Print the lines from the very first one down through the line containing "0.59 metres", copying each one character for character.
┌─ SOURCE DATA
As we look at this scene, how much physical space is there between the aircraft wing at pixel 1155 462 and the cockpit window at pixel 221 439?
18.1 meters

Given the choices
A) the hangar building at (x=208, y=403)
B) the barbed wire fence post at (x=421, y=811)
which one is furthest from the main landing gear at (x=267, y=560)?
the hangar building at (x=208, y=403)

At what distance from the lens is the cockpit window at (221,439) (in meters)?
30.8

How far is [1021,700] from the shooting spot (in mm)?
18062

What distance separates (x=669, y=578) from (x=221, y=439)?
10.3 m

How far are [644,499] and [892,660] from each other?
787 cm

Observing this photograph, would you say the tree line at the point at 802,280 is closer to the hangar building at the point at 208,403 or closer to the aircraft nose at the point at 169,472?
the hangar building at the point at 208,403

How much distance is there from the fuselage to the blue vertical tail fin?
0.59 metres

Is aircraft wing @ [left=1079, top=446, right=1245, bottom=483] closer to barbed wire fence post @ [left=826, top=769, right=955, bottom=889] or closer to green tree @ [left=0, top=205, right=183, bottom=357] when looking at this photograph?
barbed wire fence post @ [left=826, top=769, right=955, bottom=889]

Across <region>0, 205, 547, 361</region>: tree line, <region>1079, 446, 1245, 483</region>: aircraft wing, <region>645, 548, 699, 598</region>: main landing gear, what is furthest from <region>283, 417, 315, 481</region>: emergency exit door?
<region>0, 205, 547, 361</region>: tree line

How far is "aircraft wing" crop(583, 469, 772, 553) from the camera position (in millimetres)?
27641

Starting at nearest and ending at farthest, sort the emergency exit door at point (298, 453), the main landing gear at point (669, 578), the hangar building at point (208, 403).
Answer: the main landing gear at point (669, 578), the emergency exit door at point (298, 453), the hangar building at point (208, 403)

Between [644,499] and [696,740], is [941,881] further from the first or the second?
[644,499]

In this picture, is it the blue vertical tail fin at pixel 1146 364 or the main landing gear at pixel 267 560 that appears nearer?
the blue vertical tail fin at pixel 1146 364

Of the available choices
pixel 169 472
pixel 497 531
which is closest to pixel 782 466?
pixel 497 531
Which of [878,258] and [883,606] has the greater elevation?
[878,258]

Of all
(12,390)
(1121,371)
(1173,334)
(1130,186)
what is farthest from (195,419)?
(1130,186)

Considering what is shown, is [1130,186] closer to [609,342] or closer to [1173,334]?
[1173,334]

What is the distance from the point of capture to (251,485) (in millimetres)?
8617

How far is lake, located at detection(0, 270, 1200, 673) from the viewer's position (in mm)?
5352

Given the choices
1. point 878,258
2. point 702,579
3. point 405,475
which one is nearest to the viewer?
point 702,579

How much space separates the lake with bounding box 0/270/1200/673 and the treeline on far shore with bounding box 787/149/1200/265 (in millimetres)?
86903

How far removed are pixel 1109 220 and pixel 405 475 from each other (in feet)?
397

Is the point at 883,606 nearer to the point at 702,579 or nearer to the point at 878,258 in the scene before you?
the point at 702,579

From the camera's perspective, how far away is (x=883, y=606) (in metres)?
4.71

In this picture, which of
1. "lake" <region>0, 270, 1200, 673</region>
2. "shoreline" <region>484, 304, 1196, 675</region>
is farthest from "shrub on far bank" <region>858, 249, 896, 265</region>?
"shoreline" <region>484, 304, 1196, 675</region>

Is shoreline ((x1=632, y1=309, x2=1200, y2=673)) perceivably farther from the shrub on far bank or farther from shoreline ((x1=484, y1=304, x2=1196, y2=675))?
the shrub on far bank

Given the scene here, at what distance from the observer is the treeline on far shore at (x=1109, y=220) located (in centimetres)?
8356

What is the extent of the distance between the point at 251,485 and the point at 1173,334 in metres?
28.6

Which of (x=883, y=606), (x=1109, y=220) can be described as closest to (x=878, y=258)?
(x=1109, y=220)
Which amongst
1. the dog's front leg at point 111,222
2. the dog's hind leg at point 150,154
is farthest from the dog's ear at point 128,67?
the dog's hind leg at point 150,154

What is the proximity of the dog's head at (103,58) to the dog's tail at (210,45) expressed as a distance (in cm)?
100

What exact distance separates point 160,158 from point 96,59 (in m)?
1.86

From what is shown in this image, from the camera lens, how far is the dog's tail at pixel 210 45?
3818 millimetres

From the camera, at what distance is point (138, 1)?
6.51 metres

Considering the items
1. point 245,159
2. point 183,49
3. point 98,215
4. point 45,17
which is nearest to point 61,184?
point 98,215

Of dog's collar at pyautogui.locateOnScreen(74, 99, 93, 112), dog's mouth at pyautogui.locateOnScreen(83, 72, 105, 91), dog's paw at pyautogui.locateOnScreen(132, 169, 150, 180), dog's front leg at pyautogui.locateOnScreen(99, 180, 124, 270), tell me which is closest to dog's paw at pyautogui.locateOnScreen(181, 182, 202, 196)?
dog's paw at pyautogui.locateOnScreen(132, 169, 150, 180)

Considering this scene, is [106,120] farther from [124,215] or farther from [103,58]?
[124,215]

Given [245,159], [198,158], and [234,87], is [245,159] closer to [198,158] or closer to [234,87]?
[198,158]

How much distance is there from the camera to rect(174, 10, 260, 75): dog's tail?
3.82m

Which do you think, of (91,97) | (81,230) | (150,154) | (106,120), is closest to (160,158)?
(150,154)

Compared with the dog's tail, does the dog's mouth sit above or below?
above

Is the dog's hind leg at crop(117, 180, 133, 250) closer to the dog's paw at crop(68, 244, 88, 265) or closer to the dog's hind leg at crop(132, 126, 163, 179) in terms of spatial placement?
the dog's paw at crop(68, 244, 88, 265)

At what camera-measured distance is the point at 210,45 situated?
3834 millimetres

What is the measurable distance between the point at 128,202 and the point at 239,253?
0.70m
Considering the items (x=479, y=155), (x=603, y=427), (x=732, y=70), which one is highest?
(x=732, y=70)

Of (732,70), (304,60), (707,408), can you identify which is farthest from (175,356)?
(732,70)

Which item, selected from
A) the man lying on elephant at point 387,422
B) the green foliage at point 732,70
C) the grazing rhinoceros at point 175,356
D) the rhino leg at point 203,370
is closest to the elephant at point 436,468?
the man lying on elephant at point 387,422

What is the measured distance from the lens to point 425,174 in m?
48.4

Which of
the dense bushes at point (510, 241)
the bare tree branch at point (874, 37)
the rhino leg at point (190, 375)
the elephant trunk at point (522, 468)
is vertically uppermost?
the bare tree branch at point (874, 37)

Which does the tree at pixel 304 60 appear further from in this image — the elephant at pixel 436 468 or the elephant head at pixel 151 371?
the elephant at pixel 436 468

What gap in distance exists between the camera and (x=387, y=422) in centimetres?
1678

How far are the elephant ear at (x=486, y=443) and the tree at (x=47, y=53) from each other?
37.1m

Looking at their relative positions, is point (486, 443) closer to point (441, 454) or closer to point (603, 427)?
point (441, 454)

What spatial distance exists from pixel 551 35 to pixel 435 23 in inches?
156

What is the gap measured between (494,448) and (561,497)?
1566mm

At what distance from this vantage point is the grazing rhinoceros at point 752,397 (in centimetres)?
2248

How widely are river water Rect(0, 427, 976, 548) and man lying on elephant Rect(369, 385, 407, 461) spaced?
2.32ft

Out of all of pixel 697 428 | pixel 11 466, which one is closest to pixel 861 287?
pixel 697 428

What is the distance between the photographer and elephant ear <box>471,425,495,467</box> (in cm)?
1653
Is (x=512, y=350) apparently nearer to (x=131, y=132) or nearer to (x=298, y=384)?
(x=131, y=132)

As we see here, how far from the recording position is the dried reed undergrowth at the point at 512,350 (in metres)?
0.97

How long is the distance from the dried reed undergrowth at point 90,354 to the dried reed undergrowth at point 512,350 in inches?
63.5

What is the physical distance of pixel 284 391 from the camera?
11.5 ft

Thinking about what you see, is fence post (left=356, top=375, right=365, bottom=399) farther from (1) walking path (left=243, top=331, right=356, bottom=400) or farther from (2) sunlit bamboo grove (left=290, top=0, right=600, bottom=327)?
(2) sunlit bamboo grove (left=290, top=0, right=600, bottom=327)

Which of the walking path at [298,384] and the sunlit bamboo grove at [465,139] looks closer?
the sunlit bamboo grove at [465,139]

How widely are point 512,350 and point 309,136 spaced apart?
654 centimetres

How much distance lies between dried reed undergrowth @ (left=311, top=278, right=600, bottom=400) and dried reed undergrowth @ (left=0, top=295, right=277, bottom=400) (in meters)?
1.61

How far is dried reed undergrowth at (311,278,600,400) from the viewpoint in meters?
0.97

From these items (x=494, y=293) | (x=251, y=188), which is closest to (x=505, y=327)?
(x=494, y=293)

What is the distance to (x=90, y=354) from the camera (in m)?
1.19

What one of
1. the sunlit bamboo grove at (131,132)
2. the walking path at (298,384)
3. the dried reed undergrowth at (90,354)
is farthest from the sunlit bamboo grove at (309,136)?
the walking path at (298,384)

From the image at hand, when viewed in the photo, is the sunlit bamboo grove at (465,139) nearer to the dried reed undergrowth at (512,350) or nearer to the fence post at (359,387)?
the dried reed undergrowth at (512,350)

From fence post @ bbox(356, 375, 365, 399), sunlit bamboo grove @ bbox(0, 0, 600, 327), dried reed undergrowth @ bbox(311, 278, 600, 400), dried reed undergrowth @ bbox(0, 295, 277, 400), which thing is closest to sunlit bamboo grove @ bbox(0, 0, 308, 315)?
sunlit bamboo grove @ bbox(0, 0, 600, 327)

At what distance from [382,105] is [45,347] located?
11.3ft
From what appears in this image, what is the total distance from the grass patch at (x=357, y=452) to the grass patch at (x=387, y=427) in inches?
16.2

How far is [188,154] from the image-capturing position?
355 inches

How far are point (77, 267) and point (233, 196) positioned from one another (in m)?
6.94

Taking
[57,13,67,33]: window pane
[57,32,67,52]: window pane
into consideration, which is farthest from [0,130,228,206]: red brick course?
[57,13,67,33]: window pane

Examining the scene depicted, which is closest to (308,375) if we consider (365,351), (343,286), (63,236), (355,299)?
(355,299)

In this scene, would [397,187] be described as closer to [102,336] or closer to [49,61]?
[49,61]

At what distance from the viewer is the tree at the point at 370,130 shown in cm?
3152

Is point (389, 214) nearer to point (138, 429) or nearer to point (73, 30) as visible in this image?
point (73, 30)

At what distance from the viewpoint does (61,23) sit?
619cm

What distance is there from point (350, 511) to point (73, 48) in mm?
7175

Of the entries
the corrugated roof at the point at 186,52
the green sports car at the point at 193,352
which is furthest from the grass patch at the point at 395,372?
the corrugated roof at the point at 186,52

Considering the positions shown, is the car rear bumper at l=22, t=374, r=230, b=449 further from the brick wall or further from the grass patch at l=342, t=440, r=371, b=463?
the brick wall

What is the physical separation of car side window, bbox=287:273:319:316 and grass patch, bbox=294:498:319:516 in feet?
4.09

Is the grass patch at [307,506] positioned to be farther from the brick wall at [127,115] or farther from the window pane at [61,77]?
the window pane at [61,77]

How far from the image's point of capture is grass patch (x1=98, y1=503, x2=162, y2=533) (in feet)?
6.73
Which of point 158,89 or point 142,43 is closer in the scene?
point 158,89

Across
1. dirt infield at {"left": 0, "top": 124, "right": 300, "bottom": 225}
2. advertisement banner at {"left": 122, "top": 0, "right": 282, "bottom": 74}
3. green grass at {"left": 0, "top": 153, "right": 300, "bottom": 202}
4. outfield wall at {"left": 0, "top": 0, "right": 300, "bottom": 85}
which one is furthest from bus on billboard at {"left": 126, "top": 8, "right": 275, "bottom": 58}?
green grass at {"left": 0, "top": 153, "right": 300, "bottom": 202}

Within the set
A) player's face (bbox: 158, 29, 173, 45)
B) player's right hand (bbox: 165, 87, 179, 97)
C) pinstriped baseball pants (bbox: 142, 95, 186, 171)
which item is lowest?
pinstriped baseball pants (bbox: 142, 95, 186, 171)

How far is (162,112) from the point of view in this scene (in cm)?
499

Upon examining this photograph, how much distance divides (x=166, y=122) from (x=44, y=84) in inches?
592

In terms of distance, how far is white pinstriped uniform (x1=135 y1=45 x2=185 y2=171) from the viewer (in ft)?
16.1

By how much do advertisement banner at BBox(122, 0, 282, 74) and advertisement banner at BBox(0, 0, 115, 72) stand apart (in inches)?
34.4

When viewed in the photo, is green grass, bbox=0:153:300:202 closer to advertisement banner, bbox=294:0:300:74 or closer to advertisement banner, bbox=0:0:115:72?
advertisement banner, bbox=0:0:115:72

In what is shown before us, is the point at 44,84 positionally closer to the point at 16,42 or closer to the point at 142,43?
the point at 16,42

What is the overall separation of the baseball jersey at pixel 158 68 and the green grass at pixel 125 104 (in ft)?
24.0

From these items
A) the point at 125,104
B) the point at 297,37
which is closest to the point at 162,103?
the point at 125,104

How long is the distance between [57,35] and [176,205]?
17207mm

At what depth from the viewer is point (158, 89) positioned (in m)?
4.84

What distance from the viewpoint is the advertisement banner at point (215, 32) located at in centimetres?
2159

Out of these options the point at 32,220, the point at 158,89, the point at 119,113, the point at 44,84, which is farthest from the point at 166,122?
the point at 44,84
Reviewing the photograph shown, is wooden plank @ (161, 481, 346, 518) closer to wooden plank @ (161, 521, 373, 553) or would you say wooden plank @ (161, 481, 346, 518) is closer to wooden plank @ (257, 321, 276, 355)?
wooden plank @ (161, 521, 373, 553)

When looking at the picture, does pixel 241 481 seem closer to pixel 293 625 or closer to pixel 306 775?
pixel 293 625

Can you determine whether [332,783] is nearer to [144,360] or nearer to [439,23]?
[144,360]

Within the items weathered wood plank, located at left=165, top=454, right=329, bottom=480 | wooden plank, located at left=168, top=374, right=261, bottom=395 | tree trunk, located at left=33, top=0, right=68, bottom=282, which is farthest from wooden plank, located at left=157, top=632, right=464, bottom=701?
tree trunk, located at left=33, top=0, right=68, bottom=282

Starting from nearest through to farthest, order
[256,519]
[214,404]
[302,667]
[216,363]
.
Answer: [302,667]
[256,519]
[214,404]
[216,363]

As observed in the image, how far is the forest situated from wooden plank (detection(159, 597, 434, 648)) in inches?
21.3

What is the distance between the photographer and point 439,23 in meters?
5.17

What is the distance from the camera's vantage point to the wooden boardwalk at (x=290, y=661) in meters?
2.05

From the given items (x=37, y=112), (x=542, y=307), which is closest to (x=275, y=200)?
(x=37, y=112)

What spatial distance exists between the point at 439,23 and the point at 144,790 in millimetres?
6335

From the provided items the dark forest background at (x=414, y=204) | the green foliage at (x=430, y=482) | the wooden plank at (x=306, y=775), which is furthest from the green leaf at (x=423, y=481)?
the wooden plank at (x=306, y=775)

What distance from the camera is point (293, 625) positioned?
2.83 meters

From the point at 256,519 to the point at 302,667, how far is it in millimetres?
└─
CORRECT RESPONSE:
As we look at this scene, how much physical space is there between the aircraft wing at pixel 1155 462 and the cockpit window at pixel 221 439?
18.1 meters

Given the choices
A) the hangar building at (x=208, y=403)
B) the barbed wire fence post at (x=421, y=811)
which one is furthest from the main landing gear at (x=267, y=560)?
the hangar building at (x=208, y=403)

At what distance from the lens is the cockpit window at (221,439) (in meters)?
30.8

How far is [1021,700] from the shooting spot (in mm)?
18062

What distance separates (x=669, y=578) from (x=221, y=439)?
10.3 m

How far are [644,499] and [892,660] from each other?
787 cm

Observing this photograph, would you say the tree line at the point at 802,280 is closer to the hangar building at the point at 208,403 or closer to the aircraft nose at the point at 169,472?
the hangar building at the point at 208,403

How much distance is there from the fuselage to the blue vertical tail fin?
0.59 metres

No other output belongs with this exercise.